I usually start with a photograph. I make a few drawings from the photos to familiarize myself with the subject and then I do many arrangements of scanned drawings in photoshop, either staying true to the drawing with the emphasis on modeling or outline.
I settled on two types of rendering in this print. A painterly aquatint for the banana plant that roughly followed a drawing and an outline for the figure with guitar that I traced from another drawing. I'm not really interested in photorealism here. In doing a few drawings, I'm more interested in the feeling and message carried by the way an image is made. I am able to distill the necessary details through drawing and I use photoshop to make quick arrangements.
This is a two-plate hard ground and aquatint etching.
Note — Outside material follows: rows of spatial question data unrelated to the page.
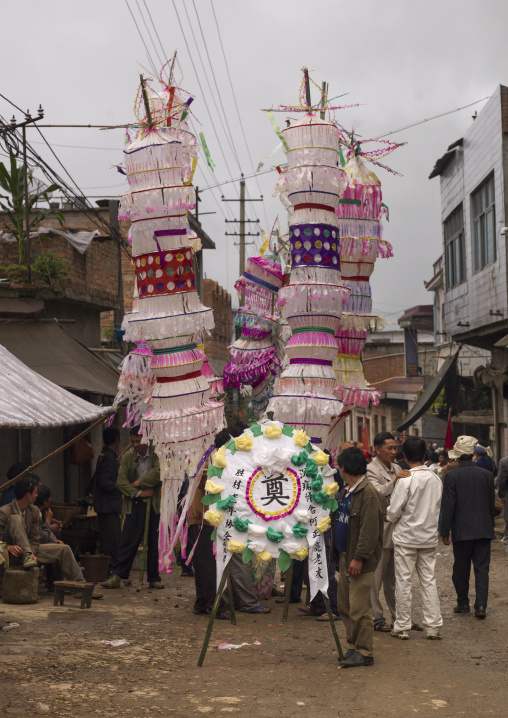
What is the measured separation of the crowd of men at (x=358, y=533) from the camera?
6594mm

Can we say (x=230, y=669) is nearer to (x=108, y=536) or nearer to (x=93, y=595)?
(x=93, y=595)

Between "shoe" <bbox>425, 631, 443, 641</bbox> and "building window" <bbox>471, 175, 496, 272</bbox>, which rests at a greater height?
"building window" <bbox>471, 175, 496, 272</bbox>

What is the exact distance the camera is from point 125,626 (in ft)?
24.7

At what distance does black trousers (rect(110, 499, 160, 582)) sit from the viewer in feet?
31.3

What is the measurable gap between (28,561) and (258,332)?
13.8 ft

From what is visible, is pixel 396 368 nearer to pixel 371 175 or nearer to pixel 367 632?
pixel 371 175

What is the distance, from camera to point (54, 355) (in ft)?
37.1

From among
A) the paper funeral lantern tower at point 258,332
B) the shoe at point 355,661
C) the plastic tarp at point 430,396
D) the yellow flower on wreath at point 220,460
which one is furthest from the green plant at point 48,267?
the plastic tarp at point 430,396

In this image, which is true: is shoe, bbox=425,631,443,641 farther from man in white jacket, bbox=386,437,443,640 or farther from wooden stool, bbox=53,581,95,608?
wooden stool, bbox=53,581,95,608

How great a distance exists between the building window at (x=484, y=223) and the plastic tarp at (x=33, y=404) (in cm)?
1325

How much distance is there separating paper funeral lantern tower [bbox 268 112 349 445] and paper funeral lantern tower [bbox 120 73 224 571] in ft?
2.73

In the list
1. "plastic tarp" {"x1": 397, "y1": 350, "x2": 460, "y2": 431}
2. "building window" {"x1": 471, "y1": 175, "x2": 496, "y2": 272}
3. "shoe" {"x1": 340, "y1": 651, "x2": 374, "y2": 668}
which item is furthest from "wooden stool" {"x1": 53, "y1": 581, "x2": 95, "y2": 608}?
"plastic tarp" {"x1": 397, "y1": 350, "x2": 460, "y2": 431}

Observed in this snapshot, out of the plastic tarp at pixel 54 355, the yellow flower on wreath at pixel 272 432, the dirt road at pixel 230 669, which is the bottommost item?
the dirt road at pixel 230 669

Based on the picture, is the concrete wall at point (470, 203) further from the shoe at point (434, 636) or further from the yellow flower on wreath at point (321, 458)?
the yellow flower on wreath at point (321, 458)
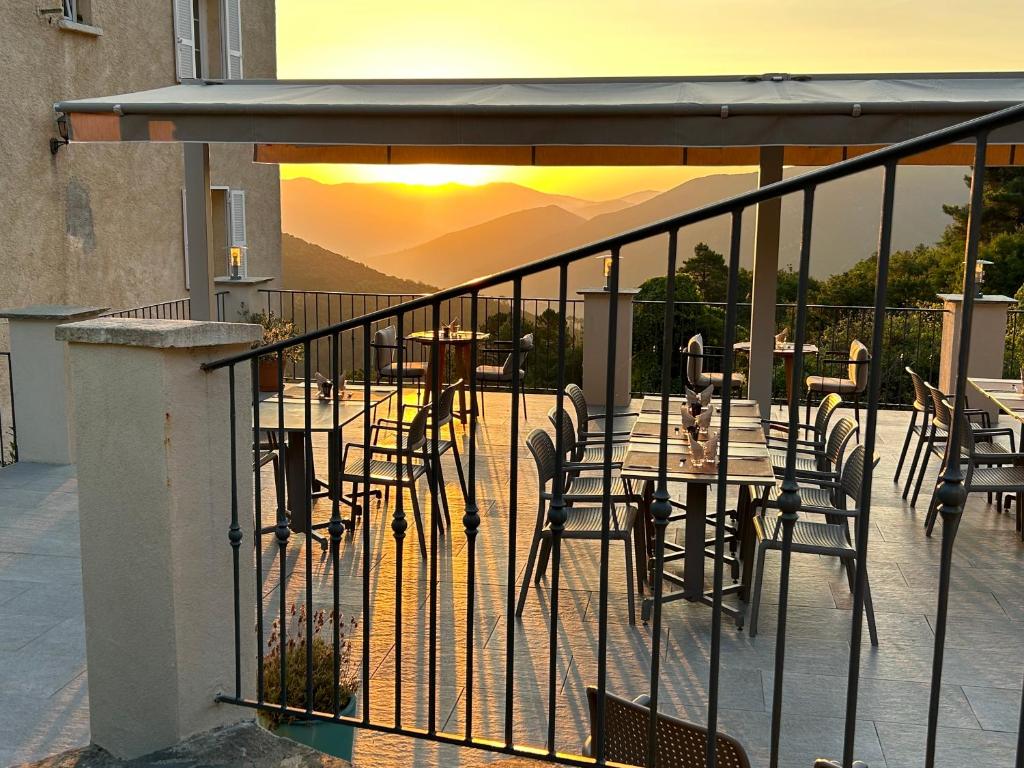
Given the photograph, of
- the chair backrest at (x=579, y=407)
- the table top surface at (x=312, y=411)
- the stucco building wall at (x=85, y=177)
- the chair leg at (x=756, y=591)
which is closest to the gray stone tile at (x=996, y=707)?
the chair leg at (x=756, y=591)

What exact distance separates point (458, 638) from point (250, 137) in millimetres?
3800

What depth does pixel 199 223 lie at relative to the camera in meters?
7.43

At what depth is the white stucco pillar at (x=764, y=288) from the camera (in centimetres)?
728

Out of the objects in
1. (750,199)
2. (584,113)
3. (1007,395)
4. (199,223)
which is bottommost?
(1007,395)

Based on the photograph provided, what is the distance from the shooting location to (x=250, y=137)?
6.32 meters

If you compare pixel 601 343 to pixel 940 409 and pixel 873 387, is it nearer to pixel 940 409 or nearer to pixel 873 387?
pixel 940 409

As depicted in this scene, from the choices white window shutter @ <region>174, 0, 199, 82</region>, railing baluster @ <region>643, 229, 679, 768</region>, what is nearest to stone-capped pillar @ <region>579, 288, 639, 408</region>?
white window shutter @ <region>174, 0, 199, 82</region>

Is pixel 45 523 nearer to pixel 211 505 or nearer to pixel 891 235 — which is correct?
pixel 211 505

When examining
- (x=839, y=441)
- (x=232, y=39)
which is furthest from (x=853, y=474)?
(x=232, y=39)

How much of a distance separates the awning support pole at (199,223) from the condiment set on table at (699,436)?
4.14 m

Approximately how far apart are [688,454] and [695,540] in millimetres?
441

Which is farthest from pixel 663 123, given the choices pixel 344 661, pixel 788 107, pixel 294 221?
pixel 294 221

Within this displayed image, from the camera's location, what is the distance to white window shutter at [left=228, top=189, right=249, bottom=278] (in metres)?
13.8

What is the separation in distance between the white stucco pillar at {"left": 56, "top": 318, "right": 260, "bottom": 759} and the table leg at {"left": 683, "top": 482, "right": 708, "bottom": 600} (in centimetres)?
237
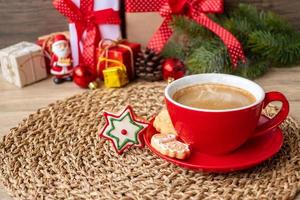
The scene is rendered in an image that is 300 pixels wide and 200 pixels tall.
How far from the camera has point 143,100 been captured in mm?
760

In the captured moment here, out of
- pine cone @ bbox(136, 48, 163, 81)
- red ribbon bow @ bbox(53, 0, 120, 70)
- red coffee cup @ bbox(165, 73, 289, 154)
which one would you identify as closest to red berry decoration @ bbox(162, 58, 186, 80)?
pine cone @ bbox(136, 48, 163, 81)

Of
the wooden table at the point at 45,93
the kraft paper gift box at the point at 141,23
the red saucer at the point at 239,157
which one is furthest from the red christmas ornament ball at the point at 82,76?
the red saucer at the point at 239,157

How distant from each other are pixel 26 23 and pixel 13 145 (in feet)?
1.26

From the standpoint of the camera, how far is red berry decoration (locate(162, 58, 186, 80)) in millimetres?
816

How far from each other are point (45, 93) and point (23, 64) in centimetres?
7

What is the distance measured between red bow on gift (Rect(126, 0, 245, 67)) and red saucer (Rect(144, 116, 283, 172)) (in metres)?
0.25

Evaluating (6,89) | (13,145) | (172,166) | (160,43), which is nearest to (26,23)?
(6,89)

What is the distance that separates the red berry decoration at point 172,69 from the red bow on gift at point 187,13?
2.1 inches

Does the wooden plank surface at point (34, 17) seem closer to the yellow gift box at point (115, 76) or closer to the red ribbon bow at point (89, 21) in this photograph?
the red ribbon bow at point (89, 21)

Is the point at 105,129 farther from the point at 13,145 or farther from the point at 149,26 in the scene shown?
the point at 149,26

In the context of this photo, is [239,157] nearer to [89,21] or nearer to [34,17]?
[89,21]

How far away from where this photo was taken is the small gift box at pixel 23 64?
32.0 inches

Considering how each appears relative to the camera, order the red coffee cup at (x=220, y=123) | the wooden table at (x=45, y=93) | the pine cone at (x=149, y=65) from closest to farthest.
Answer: the red coffee cup at (x=220, y=123), the wooden table at (x=45, y=93), the pine cone at (x=149, y=65)

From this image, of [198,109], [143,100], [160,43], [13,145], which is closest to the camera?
[198,109]
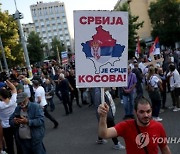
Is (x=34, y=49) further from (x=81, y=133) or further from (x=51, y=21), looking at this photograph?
(x=51, y=21)

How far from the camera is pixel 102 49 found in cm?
347

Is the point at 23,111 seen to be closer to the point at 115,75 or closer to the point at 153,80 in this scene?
the point at 115,75

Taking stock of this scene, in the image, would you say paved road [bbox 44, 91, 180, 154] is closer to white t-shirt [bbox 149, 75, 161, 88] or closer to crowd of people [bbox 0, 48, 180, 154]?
crowd of people [bbox 0, 48, 180, 154]

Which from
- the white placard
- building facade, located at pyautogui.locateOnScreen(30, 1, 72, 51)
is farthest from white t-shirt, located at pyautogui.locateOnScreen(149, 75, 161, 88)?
building facade, located at pyautogui.locateOnScreen(30, 1, 72, 51)

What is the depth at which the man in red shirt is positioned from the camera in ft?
10.5

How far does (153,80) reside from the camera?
30.3 ft

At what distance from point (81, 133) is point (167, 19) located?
44478 mm

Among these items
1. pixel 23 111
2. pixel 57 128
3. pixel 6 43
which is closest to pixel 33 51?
pixel 6 43

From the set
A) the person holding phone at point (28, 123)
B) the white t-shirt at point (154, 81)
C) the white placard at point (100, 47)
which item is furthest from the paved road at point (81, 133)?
the white placard at point (100, 47)

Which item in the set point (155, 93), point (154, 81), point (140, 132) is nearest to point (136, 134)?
point (140, 132)

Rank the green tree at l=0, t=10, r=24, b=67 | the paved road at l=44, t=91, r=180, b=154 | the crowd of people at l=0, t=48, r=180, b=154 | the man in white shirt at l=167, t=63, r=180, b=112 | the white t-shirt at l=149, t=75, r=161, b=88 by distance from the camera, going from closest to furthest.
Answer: the crowd of people at l=0, t=48, r=180, b=154, the paved road at l=44, t=91, r=180, b=154, the white t-shirt at l=149, t=75, r=161, b=88, the man in white shirt at l=167, t=63, r=180, b=112, the green tree at l=0, t=10, r=24, b=67

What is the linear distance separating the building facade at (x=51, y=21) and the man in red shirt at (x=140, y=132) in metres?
Result: 171

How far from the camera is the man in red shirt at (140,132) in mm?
3199

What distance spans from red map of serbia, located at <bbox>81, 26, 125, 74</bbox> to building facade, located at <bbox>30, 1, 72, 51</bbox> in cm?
17038
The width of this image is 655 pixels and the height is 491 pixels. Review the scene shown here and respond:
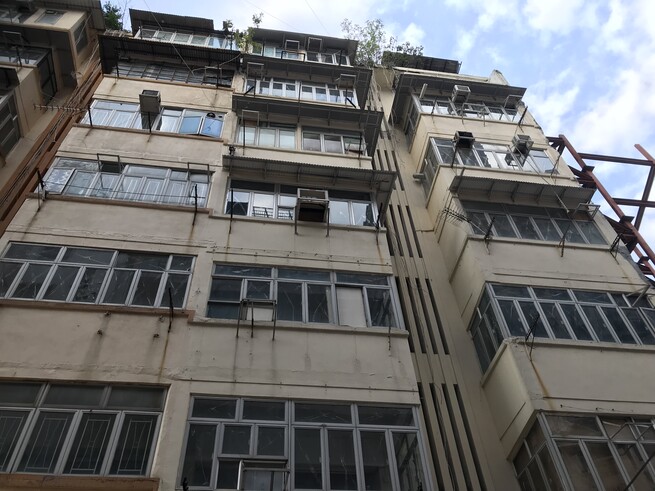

One plate for the figure and one for the banana plant. Banana is printed in bluegreen Akua ink with 5-1 trans base. Figure is printed using carbon black Akua ink with a 5 - 1 trans base as well. I used cold-rolled 20 gauge steel sanded down with a final 1500grit paper. You get a massive amount of plate tone even with 1500grit. This is something I don't want, considering there's a lot of negative space that I want clean, so I added 5 parts trans base to one part ink.
other tech:
etchant - 1 part copper sulfate to 1 part NaCl
hard ground - 1 part Graphic Chemical asphaltum to 1 part naptha
aquatint - hand dusted and crushed rosin through some leggings and melted on a hot plate.